In the account of Megan below, return everything from "When Cruz proposed,  Megan" down to "thought of everything.", copied word for word.

# Text excerpt
>>

Megan came to visit us often from Minneapolis flying into the Burlington, Vermont airport.  We would drive up from Rochester to meet her whether it was Thanksgiving, Christmas  4thof July, or spring break.  We spotted her coming down the long hallway at the airport carrying her backpack full of heavy school books and her computer. I would fuss at her for carrying so much weight. She would smile sweetly at me and say, “Kris, I’m  fine…”  Just last Sunday, we met her at the Asheville Airport carrying a heavy backpack .  It took me back 20 years. “Megan, I can’t believe this heavy backpack you are carrying,” I exclaimed.  “It must weigh a hundred pounds!”  She smiled sweetly just as she always had and said “I’m fine.”  Then I had to remind myself she is now an adult and why was I still telling her the same things I had when she was a student?

One Christmas in Vermont when Megan was with us, she told me  about Cruz Carlos, a Ph.D. Civil Engineer from the U. of California at Berkeley whom she had met online and was dating. This was exciting news.  As things progressed in her relationship with Cruz, he had a job offer in Boston. Megan decided to go with him and she found a teaching job in the area.  Megan, my California niece would be living in Boston, a mere 3 hour drive from us in Vermont. She called and asked if she could bring Cruz to meet us.  “Of course,” I told her.  They came for weekends and even spent a  Christmas with us in Vermont.. Not surprising that their stay in Boston was short-lived. After  two New England winters and they were ready to go back to California even though Megan had lived in Minneapolis for 6 years. Cruz, a Texan by birth, requested a transfer and got it. Megan and Cruz even came to Dubai before they were married and took full advantage of our being there to travel half way around the world for the adventure of it all and to see us.

When Cruz proposed,  Megan called me to tell me the news. Then she began to plan her dream wedding a year and a half away for May 2010. She wanted it all, from the long white wedding dress to seven bridesmaids and groomsmen.  I remembered her delight in playing “dress up” as a child and how lovely and tasteful her graduation dresses always were. I saw then that she was truly a romantic unlike her mother and even me.  She was by far the most beautiful bride I had seen in a strapless lace dress that hugged her tiny slim figure, her usual pony tail combed up and into a stylish swirl, wearing contact lenses to replace her glasses, and make up that was professionally done.  Her glittery decorated comfy tennis shoes were hidden by the long skirt of her dress so she could walk easily and be on her feet for hours. She had thought of everything.

 "Fairy tale" bride...

<<

Saved entries:
>>

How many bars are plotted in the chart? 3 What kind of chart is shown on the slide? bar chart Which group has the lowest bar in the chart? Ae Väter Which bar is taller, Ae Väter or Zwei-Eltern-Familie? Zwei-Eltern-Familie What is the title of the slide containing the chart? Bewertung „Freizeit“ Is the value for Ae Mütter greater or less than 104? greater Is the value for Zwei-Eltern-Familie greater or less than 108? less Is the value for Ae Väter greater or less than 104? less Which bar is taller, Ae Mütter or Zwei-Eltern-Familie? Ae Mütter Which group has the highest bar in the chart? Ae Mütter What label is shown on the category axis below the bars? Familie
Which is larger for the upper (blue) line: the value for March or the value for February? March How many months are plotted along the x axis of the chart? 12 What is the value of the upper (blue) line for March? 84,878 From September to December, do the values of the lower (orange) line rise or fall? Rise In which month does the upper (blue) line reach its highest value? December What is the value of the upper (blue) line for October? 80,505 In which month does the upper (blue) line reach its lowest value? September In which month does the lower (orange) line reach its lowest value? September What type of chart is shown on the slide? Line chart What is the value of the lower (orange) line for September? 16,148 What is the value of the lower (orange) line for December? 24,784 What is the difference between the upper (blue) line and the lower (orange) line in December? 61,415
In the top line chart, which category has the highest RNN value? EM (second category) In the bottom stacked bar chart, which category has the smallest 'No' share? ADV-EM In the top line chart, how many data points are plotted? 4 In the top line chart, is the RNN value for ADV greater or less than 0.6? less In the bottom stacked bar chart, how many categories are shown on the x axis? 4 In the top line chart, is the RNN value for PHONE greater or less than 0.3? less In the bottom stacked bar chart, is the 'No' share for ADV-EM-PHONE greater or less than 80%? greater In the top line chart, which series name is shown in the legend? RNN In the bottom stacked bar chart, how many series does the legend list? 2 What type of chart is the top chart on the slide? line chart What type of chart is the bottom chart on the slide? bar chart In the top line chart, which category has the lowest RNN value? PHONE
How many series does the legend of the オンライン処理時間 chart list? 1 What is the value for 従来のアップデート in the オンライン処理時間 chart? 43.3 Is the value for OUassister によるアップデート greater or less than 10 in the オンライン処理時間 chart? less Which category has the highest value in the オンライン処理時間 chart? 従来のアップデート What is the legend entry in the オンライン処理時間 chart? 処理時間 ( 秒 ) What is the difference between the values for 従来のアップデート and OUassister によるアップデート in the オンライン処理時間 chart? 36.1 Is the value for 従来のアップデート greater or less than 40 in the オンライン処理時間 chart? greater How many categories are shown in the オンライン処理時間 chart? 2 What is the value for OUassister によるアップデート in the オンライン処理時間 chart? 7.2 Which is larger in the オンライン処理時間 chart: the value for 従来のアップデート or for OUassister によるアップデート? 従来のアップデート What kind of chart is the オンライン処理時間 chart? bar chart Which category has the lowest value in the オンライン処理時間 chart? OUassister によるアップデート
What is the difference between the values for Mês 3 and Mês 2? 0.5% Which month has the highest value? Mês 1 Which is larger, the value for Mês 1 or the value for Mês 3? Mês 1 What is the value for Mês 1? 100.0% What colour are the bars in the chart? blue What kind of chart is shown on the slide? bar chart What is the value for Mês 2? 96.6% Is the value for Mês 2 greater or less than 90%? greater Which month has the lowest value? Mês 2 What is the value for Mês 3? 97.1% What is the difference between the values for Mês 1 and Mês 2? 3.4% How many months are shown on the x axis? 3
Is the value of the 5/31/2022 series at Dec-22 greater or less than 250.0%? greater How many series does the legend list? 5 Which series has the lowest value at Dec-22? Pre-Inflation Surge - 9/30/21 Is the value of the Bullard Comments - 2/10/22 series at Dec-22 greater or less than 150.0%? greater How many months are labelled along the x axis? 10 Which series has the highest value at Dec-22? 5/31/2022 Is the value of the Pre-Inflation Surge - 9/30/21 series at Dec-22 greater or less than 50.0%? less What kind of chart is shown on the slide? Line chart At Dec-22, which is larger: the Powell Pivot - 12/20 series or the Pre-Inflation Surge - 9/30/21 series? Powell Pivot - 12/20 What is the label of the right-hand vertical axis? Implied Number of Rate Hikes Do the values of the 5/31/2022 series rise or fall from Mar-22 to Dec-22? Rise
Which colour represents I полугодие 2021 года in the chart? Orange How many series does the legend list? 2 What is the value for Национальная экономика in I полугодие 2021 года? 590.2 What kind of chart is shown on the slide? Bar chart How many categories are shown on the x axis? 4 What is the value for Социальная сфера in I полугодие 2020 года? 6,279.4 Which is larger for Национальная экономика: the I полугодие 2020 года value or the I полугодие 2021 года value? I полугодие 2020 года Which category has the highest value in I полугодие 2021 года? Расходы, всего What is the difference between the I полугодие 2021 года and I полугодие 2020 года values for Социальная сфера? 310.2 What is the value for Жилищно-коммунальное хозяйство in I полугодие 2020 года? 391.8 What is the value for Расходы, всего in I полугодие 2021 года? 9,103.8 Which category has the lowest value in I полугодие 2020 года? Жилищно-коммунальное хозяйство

<<

# Final answer
When Cruz proposed,  Megan called me to tell me the news. Then she began to plan her dream wedding a year and a half away for May 2010. She wanted it all, from the long white wedding dress to seven bridesmaids and groomsmen.  I remembered her delight in playing “dress up” as a child and how lovely and tasteful her graduation dresses always were. I saw then that she was truly a romantic unlike her mother and even me.  She was by far the most beautiful bride I had seen in a strapless lace dress that hugged her tiny slim figure, her usual pony tail combed up and into a stylish swirl, wearing contact lenses to replace her glasses, and make up that was professionally done.  Her glittery decorated comfy tennis shoes were hidden by the long skirt of her dress so she could walk easily and be on her feet for hours. She had thought of everything.